Projection-algebras and Quantum Logic

P-algebras are a non-commutative, non-associative generalization of Boolean algebras that are for quantum logic what Boolean algebras are for classical logic. P-algebras have type ⟨X, 0,^′, ·⟩ where 0 is a constant,^′ is unary and · is binary. Elements of X are called features. A partial order is defined on the set X of features by x ≤ y iff x · y = x. Features commute, i.e., x · y = y · x iff x · y ≤ x. Features x and y are said to be orthogonal iff x · y = 0 and orthogonality is a symmetric relation. The operation + is defined as the dual of · and it is commutative on orthogonal features.
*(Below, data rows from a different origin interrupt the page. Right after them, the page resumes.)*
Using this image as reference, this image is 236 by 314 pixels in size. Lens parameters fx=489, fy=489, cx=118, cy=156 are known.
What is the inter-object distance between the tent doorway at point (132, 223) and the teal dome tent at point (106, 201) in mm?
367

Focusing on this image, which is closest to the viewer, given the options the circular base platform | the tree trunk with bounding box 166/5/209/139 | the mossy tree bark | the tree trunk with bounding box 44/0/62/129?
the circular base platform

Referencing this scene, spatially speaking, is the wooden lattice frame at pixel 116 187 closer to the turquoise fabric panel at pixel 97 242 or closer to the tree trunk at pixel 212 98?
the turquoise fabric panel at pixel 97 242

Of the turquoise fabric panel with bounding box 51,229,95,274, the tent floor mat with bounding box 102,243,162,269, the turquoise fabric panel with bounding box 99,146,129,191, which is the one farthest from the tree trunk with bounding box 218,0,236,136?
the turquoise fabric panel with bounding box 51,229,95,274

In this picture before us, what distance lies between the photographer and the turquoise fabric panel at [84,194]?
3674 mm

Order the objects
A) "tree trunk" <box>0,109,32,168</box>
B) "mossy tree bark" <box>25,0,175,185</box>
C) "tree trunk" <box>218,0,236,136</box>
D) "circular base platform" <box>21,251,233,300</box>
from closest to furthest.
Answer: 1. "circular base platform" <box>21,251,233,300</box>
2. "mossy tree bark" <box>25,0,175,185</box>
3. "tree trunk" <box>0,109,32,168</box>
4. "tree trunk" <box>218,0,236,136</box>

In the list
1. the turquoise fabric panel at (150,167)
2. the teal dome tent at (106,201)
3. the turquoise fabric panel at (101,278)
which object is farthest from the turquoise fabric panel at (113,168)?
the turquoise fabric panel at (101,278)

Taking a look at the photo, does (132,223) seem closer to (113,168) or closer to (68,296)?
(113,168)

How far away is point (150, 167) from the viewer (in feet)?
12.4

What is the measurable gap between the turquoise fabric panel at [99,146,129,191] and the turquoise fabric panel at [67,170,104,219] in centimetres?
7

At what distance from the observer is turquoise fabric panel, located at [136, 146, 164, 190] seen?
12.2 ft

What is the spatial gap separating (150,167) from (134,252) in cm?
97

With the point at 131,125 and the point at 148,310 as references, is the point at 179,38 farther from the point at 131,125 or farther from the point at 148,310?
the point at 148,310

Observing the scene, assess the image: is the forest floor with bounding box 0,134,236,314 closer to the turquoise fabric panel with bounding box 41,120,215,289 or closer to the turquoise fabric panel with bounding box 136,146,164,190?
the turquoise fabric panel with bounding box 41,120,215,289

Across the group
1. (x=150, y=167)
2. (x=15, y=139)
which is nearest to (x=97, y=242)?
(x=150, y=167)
The closed subspaces of a separable Hilbert space form a P-algebra under orthogonal complementation and projection of a subspace onto another one. P-algebras are complemented orthomodular posets but they are not lattices. Existence of least upper bounds for ascending sequences is equivalent to the existence of least upper bounds for countable sets of pairwise orthogonal elements. Atomic algebras are defined and their main properties are studied. The logic of P-algebras is then completely characterized. The language contains a unary connective corresponding to the operation^′ and a binary connective corresponding to the operation “·”. It is a substructural logic of sequents where the Exchange rule is extremely limited. It is proved to be sound and complete for P-algebras.